What I’m talking about is the physicality of writing, the intermediary process where the substance of the material world is alchemized. Working with language is like peering between my fingers, at times like making a fire. I am moving my body, scratching lines on paper, paging through my journal to transmute something about the world into a shopping list, a poem, a joke, a prayer. But it is so cold out now, too cold to do anything but embrace the winter sun’s harsh, golden discipline. I can’t layer my fingers fast enough; I have to see all that is, the wide blue and white expanse. So I’m writing about not-writing as a practice of feeling into the truth, or of telling the truth without language—which even poets know is a gestural tool, at best.
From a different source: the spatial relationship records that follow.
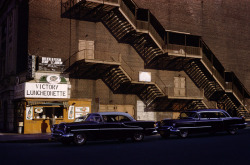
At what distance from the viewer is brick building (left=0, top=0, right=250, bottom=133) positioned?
24.9 m

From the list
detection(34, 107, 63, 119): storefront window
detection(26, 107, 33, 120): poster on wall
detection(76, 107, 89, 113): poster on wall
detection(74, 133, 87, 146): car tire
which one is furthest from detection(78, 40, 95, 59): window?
detection(74, 133, 87, 146): car tire

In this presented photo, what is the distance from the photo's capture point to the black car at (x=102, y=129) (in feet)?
48.0

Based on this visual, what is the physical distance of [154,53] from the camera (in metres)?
29.5

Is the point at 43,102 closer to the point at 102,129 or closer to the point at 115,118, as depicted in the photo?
the point at 115,118

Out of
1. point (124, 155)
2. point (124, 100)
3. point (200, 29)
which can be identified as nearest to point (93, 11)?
point (124, 100)

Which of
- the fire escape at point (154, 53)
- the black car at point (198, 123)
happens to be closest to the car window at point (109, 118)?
the black car at point (198, 123)

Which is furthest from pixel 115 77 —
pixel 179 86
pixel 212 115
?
pixel 212 115

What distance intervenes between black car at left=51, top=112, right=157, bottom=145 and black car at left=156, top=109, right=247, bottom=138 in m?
1.51

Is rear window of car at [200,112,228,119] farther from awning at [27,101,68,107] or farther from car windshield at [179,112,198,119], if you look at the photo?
awning at [27,101,68,107]

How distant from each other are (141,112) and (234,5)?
18.8 meters

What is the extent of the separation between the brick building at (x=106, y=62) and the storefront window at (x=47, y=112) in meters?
0.08

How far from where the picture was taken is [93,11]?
2716 centimetres

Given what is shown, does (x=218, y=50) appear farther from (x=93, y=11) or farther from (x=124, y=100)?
(x=93, y=11)

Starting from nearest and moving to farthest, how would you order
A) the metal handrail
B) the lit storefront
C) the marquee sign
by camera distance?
the marquee sign
the lit storefront
the metal handrail
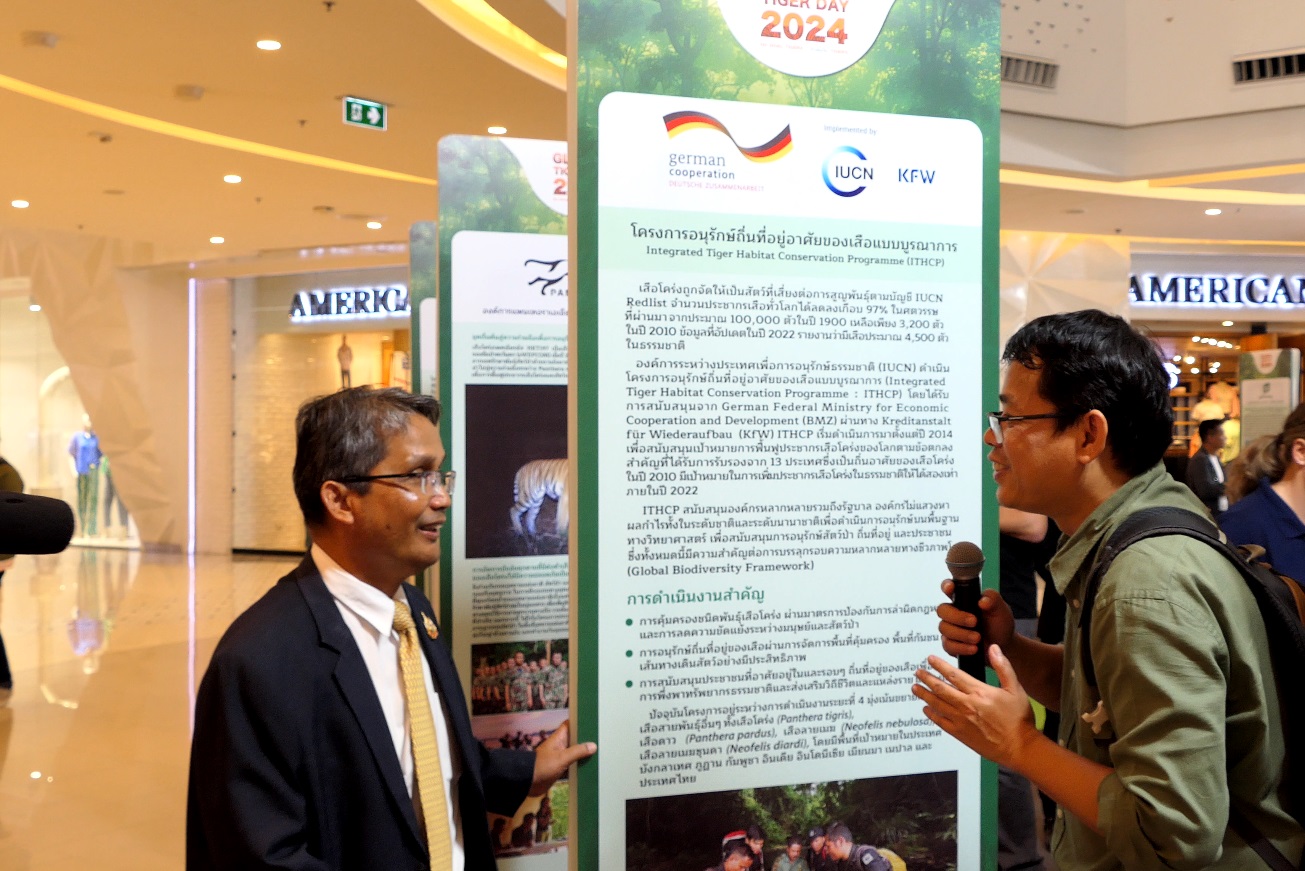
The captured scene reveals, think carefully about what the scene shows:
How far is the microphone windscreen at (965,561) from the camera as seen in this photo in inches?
75.2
What is language, but a map of voids? All the impressions that I am massaging into form to show you a possible world. With language, I can construct the shape of a thing, but with not-writing, I can show you that I am very tired. That my grief is now with me and of me, both a brother and a second skin.
Many artists talk about the fallow period as a necessary part of the creative process. Mimicking natural growth cycles, fallow periods are a time for rest and empty space. Especially after finishing a project or body of work, I look forward to the solitude and openness of my fallow time. I’m struggling to understand how this part of the cycle is shifting given the reality of mass death all around me. What is it called when something stays fallow? When what eventually grows comes back different, monstrous, world-weary and making its own demands?
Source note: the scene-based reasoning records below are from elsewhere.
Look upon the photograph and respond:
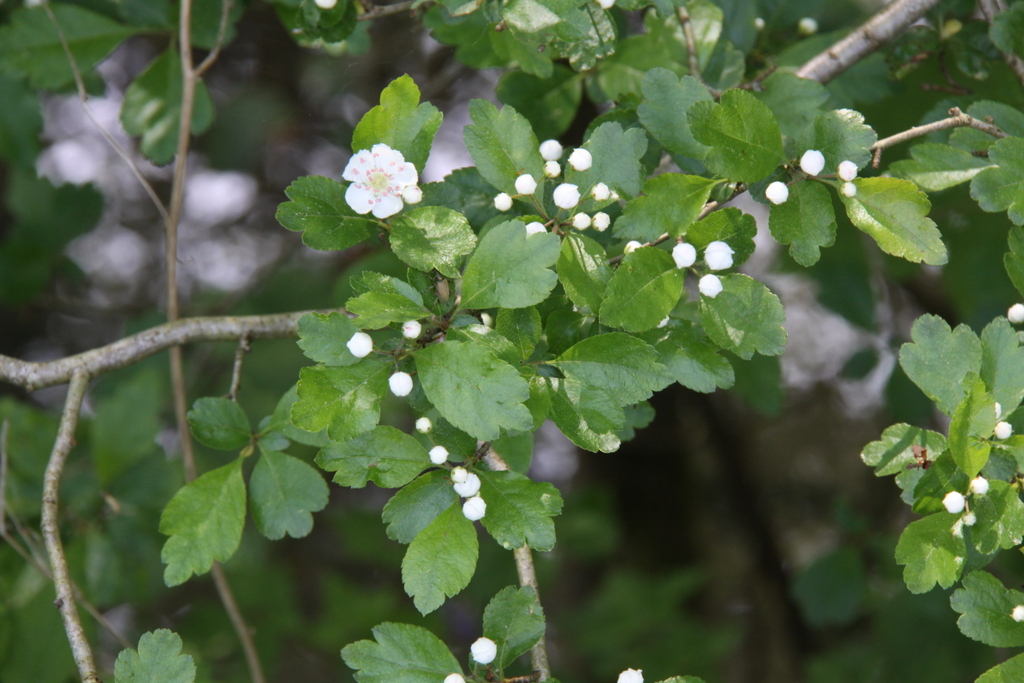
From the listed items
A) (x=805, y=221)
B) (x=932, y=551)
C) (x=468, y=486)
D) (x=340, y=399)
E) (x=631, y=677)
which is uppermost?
(x=805, y=221)

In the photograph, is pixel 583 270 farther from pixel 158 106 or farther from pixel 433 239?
pixel 158 106

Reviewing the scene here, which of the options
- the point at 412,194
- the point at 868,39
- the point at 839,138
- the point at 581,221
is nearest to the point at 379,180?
the point at 412,194

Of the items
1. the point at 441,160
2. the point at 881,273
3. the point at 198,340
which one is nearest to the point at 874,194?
the point at 198,340

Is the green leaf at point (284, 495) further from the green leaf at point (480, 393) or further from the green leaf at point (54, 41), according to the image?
the green leaf at point (54, 41)

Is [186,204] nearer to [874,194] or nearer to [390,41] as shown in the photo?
[390,41]

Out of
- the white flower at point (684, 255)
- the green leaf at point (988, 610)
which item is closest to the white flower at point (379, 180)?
the white flower at point (684, 255)

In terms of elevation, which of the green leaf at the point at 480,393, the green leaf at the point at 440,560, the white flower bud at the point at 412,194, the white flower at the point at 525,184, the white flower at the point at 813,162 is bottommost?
the green leaf at the point at 440,560
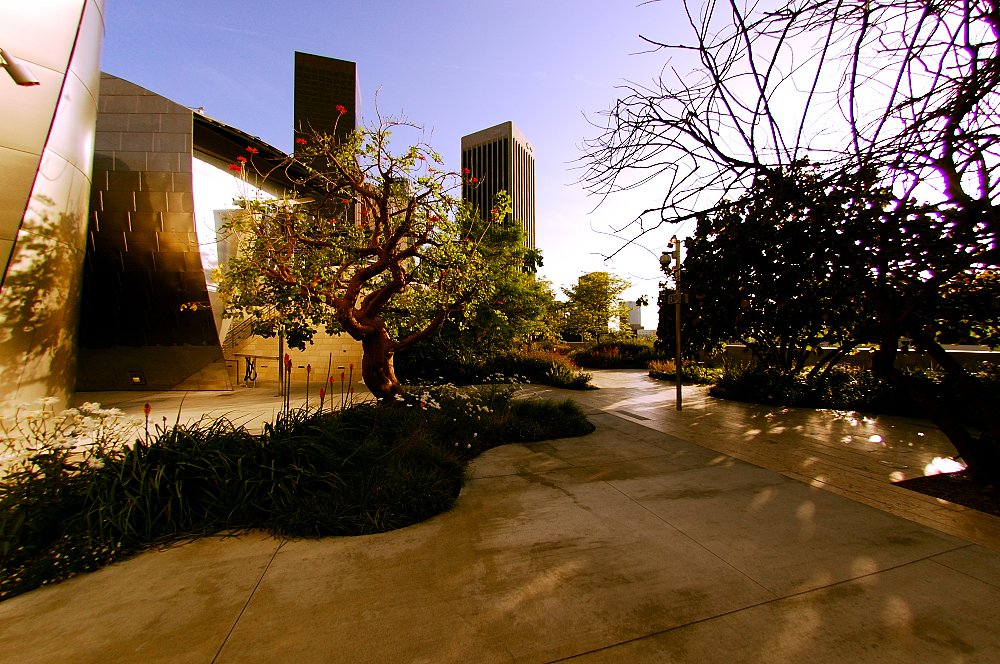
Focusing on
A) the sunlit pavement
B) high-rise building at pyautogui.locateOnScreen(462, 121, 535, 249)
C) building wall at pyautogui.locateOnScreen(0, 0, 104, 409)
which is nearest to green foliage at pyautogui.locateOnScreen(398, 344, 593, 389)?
the sunlit pavement

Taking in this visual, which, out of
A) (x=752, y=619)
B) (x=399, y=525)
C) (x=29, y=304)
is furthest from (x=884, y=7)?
(x=29, y=304)

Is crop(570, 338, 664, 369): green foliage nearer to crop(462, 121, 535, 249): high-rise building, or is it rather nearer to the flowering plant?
crop(462, 121, 535, 249): high-rise building

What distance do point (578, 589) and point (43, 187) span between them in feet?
30.0

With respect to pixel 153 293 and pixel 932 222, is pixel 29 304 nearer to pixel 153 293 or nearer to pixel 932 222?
pixel 153 293

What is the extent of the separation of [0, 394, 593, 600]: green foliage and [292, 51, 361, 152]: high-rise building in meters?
21.6

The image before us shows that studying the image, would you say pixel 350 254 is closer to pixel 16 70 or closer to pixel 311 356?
pixel 16 70

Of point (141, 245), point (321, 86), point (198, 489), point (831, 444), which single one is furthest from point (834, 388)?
point (321, 86)

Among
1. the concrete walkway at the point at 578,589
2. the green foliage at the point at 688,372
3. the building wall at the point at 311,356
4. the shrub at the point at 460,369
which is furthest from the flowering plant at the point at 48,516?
the green foliage at the point at 688,372

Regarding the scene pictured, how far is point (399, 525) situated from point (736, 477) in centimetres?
365

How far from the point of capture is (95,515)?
3146 mm

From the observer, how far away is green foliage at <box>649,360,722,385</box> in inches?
523

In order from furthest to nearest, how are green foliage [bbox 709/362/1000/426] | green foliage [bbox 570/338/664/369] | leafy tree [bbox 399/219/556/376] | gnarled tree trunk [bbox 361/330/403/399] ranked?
green foliage [bbox 570/338/664/369]
leafy tree [bbox 399/219/556/376]
green foliage [bbox 709/362/1000/426]
gnarled tree trunk [bbox 361/330/403/399]

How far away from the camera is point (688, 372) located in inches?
556

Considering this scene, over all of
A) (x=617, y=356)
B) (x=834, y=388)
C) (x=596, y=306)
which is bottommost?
(x=834, y=388)
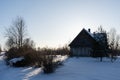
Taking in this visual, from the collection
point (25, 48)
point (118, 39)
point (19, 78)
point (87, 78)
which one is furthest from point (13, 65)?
point (118, 39)

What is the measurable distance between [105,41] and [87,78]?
22.3 metres

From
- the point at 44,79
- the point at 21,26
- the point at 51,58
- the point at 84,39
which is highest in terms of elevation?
the point at 21,26

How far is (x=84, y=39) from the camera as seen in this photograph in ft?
170

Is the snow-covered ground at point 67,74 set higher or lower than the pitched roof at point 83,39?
lower

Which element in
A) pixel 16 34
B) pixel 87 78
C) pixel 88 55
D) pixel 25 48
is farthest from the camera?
pixel 16 34

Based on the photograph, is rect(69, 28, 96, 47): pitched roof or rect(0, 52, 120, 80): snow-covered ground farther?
rect(69, 28, 96, 47): pitched roof

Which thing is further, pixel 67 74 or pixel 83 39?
pixel 83 39

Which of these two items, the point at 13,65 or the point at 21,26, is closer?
the point at 13,65

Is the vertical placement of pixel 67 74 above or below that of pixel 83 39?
below

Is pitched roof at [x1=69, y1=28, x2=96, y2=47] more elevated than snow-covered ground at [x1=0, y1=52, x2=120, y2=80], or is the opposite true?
pitched roof at [x1=69, y1=28, x2=96, y2=47]

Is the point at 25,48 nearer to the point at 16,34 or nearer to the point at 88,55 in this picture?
the point at 88,55

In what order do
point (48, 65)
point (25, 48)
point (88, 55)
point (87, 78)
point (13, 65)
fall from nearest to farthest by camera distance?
point (87, 78) → point (48, 65) → point (13, 65) → point (25, 48) → point (88, 55)

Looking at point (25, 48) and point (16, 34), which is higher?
point (16, 34)

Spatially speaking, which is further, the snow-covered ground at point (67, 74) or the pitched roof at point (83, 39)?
the pitched roof at point (83, 39)
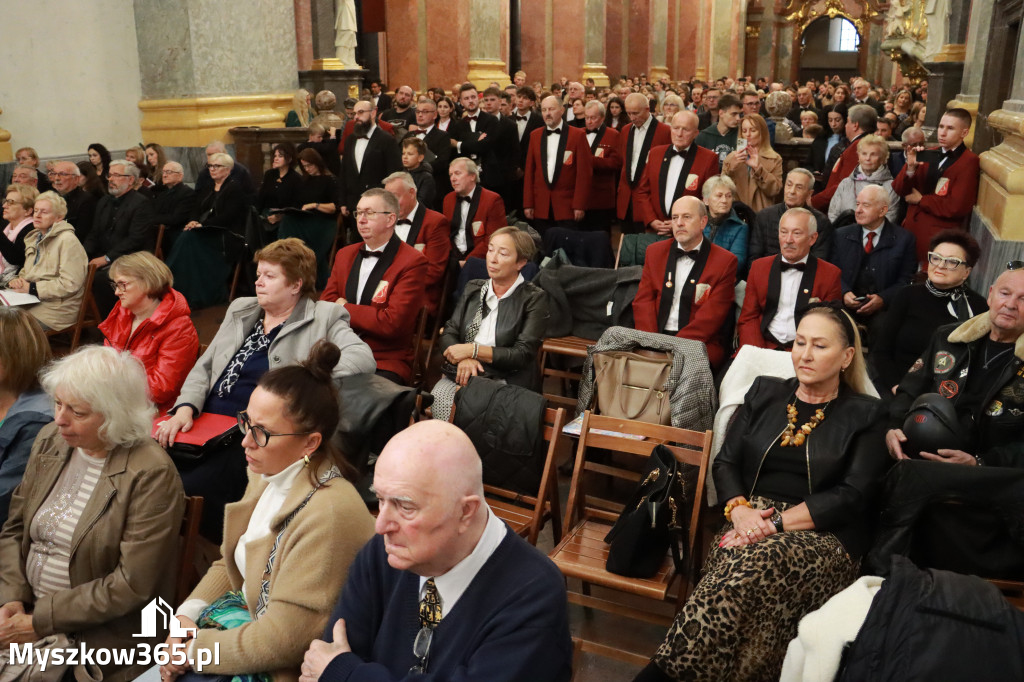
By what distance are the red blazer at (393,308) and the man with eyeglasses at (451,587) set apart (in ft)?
8.56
I am wearing my grief in that it is wearing on me, too. And in the gesture of not-writing, I suppose I’m putting on a durational performance: what to do when the sinkhole inside of yourself opens and opens and opens. I’m not saying that I won’t write again—I mean, I’m doing it right now—but that I’m aware that my rhythms are irreversibly changing, as is what I can demand from my stamina and imagination now. That a fleshy winter has cracked its maw inside of me and begun to hunger for shadows.
In my dreams, I sometimes pick up a pen only to watch it turn into something I can’t write with: a spatula or an electrical cord. The fantasy is kept squarely in the mundane, and I’m often begging my brain to drum up something more fantastical. In a sense, it feels humiliating to me to be so bereft of my magic right now—but I’m learning that if I’m struggling with dreaming, I can learn instead to see and describe clearly what is in front of me. This is boredom. This is agony. These are tears stuck in my ducts for days, a bowl full of oatmeal softening in the dirty sink.
When the words come back, I’ll be sure not to apprehend them like old friends—but as travelers bruised from a long journey and skeptical of my authenticity. I imagine that I will have to gain their trust again, both the words and the ghosts that come with them. I imagine that there will be stowaways and tricksters who took the bodies of my old friends in the night, and I imagine that I won’t know the difference. And I’ll be there without flowers or weapons, but with open hands and a bowl of water. I’ll be there with a drum. I’ll learn how to make grief songs.